▸ **EXERCISE PROMPT**: From the data below, pull out every line containing the word "short" and copy each one. Case must match.

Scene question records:
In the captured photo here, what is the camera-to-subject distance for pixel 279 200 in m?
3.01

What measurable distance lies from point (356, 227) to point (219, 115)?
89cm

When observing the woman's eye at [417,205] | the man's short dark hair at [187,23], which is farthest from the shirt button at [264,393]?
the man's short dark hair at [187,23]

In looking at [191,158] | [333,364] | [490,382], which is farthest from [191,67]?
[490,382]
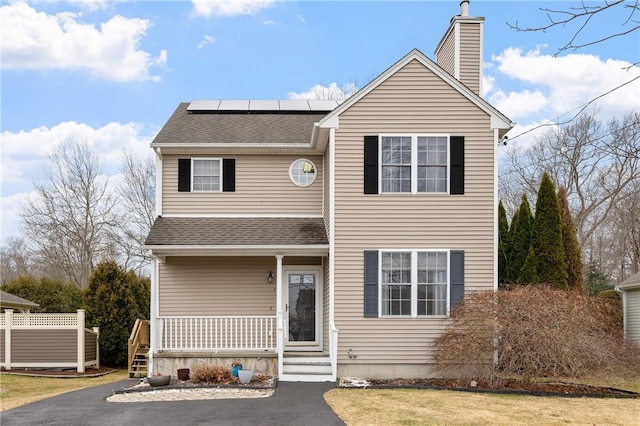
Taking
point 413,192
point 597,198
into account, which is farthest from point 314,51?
point 597,198

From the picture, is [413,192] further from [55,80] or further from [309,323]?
[55,80]

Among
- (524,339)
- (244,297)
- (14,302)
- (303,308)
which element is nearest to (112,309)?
(14,302)

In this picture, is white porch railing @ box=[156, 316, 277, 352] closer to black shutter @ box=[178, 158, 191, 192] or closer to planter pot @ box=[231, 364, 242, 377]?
planter pot @ box=[231, 364, 242, 377]

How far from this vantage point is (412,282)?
46.9 ft

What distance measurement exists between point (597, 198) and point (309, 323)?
1902cm

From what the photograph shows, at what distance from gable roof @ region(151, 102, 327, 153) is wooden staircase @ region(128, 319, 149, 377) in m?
4.96

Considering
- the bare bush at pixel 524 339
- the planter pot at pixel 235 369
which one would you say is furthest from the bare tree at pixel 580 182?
the planter pot at pixel 235 369

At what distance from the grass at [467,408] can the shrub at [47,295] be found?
14.6 metres

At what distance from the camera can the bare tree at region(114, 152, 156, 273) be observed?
3338 cm

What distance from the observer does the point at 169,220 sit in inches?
634

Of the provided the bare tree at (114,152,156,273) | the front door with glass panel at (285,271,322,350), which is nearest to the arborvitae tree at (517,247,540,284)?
the front door with glass panel at (285,271,322,350)

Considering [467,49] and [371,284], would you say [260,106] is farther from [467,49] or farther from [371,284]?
[371,284]

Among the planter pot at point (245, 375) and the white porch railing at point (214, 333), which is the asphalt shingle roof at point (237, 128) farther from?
the planter pot at point (245, 375)

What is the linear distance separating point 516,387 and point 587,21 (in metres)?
10.3
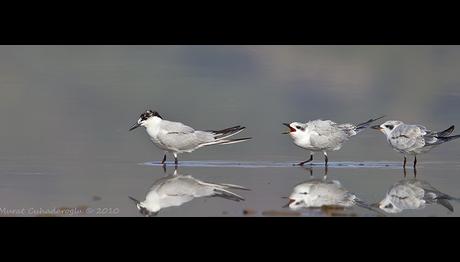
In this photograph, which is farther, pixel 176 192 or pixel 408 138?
pixel 408 138

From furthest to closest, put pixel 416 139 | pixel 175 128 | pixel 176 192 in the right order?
pixel 175 128 < pixel 416 139 < pixel 176 192

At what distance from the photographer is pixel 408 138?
10883 millimetres

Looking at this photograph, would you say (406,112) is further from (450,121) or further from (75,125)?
(75,125)

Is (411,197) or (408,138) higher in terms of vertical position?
(408,138)

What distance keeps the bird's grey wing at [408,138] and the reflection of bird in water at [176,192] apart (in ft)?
7.43

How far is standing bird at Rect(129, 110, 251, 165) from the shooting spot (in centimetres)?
1091

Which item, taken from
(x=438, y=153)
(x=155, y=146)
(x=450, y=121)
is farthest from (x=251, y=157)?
(x=450, y=121)

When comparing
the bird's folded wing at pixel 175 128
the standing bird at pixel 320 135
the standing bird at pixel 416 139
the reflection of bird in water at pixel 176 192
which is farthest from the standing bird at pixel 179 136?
the standing bird at pixel 416 139

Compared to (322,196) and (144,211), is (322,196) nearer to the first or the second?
(322,196)

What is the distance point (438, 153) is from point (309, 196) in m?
3.07

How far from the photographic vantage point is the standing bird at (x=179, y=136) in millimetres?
10914

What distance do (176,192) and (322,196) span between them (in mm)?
1308

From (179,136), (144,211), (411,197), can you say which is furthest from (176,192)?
(411,197)

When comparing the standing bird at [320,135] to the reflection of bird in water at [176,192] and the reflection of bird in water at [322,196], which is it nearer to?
the reflection of bird in water at [322,196]
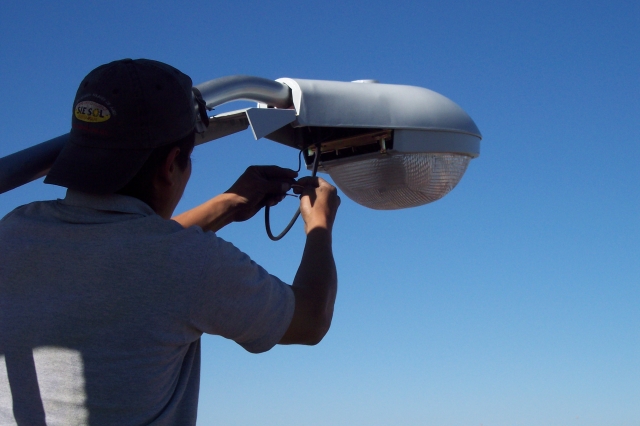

▸ **SOLUTION FOR THIS PROBLEM**:
When observing the woman's eye at [417,205] | the man's short dark hair at [187,23], which is farthest from the shirt button at [264,393]?
the man's short dark hair at [187,23]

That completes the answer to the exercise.